** Task brief **
Can you recast the data below as a numbered list, starting with the line that contains "From the picture, does" and going on through the line that contains "from furthest to", both included? Cover only those lines and leave out any blank ones.
:: Dataset extract
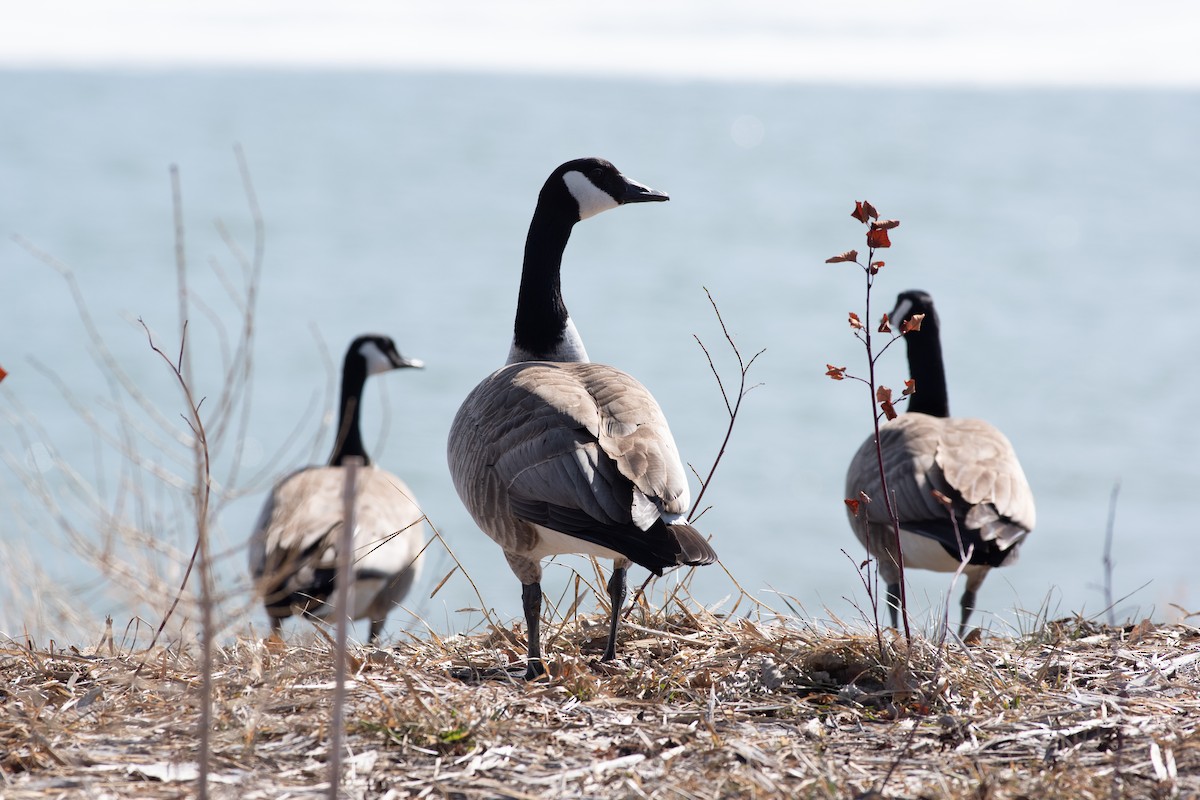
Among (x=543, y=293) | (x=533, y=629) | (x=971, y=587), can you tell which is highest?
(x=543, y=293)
::::
:: Dataset extract
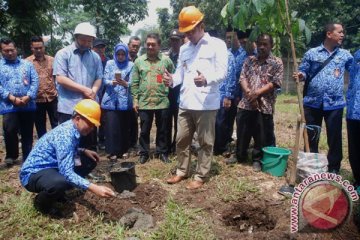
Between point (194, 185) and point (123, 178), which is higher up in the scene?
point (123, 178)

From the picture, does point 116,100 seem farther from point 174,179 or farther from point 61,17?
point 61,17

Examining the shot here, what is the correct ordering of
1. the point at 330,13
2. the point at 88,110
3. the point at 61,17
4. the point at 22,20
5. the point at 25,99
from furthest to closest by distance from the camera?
::::
** The reply **
1. From the picture, does point 116,100 seem farther from point 174,179 or farther from point 61,17?
2. point 61,17
3. Examining the shot here, what is the correct ordering of
4. 1. the point at 330,13
5. 2. the point at 88,110
6. 3. the point at 61,17
7. 4. the point at 22,20
8. 5. the point at 25,99
9. from furthest to closest by distance from the camera?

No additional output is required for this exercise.